Karaoğlan, kampanya ile anadile, mezarlıklara, kültüre, emeğe ve kadın bedenine yönelik saldırılara karşı son 40 yıldır özsavunma ile verilen mücadeleyi güçlendirmeyi amaçladıklarını ifade etti. 25 Kasım’ın erkek-devlet şiddetine karşı direnen kadınların mücadele günü olduğunu hatırlatan Karaoğlan, “Kürt kadınları olarak bizler de şiddete karşı bulunduğumuz her alanda 40 yıldır mücadelemizi yükseltiyoruz. Şimdi de TJA olarak, Kürt halkına özelde de Kürt kadınlarına sistemin dayattığı sömürge politikalarına karşı öz savunmamızı geliştiriyoruz” dedi.

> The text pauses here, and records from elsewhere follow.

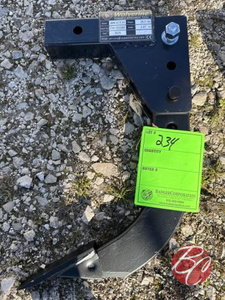 lot 234 image: Wolverine JMR-22-8.5G Heavy Duty Ripper Tiller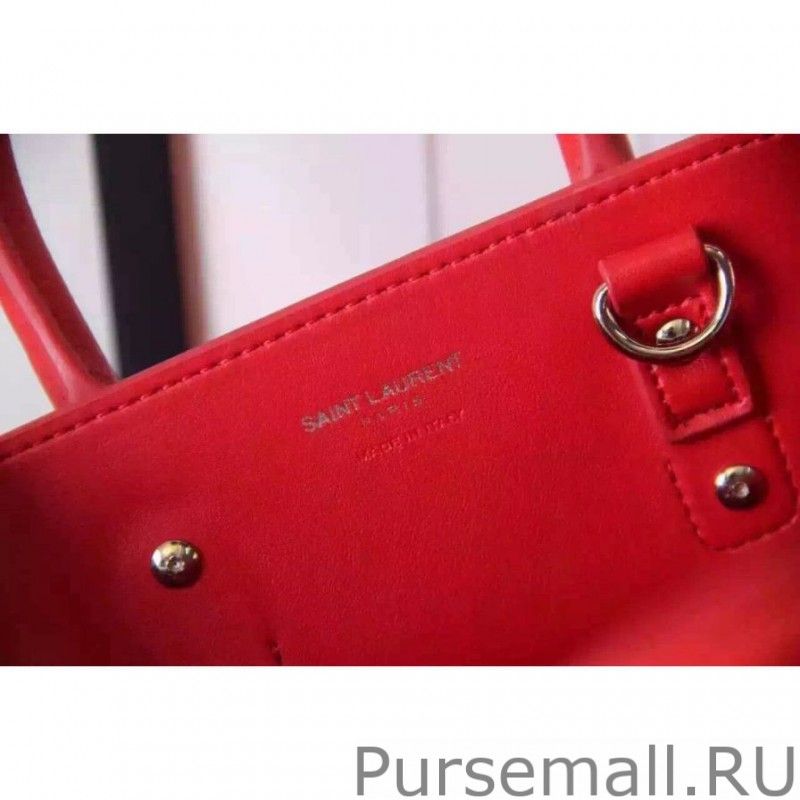 Red Lockme Cabas M42290 - Image 5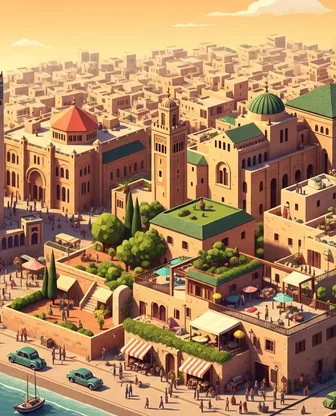 Illustration for 2 Days in Casablanca — Romance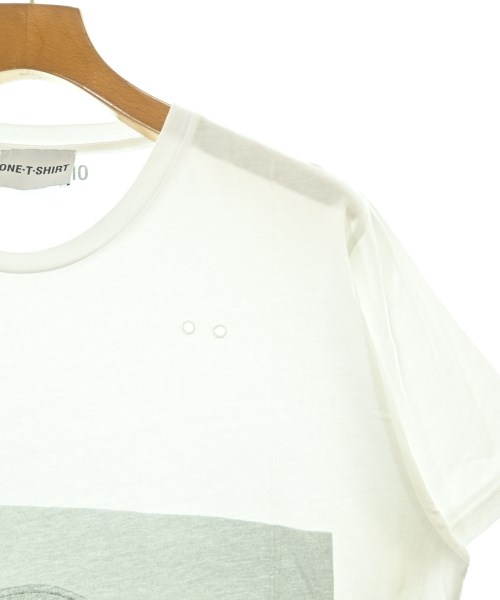 ONE･T･SHIRT（ワンティーシャツ）Tシャツ・カットソー 白 サイズ:M メンズ/2200612077928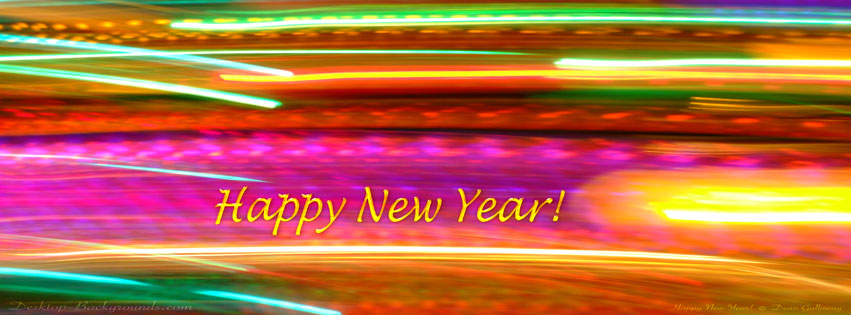 Happy New Year Cover Photo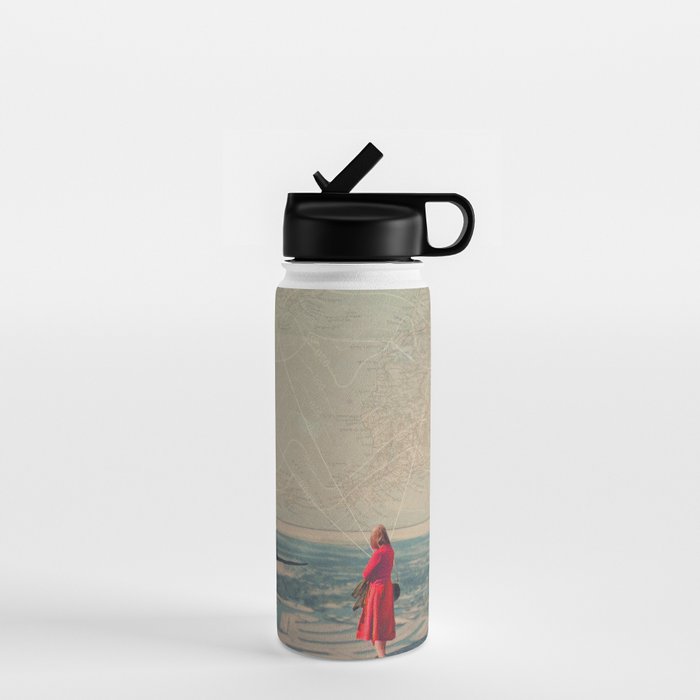 Our world was Broken and you Left Water Bottle Gallery Image 1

Etkinliklerimiz düzene cevap niteliğinde
Ağrı’da artan şüpheli kadın ölümlerine dikkat çeken Karaoğlan, kadınlara ulaşarak daha doğru tespitler ve aktarımlar yapabildiklerini dile getirdi. Ağrı’da yaşanan şüpheli kadın ölümlerinde şuana kadar kimsenin yargılanmadığını da kaydeden Karaoğlan, kadın cinayetlerinin politik olduğunu, buna karşı kadınların özgürlükçü düşünceyi sahiplenmesi gerektiğini söyledi.
Karaoğlan, eylem ve etkinliklerinin düzene bir cevap niteliğinde olduğunu belirterek, “Biz her kadına ulaşmak için çalışmalarımıza sabah akşam devam ediyoruz. Bu çerçevede ne kadar çok kadına ulaşırsak o kadar güçlü olacağız. Bu anlamda önümüze koyduğumuz programları sürekli kılacağız. Direnerek özsavunmamızı sağlayacağız” dedi.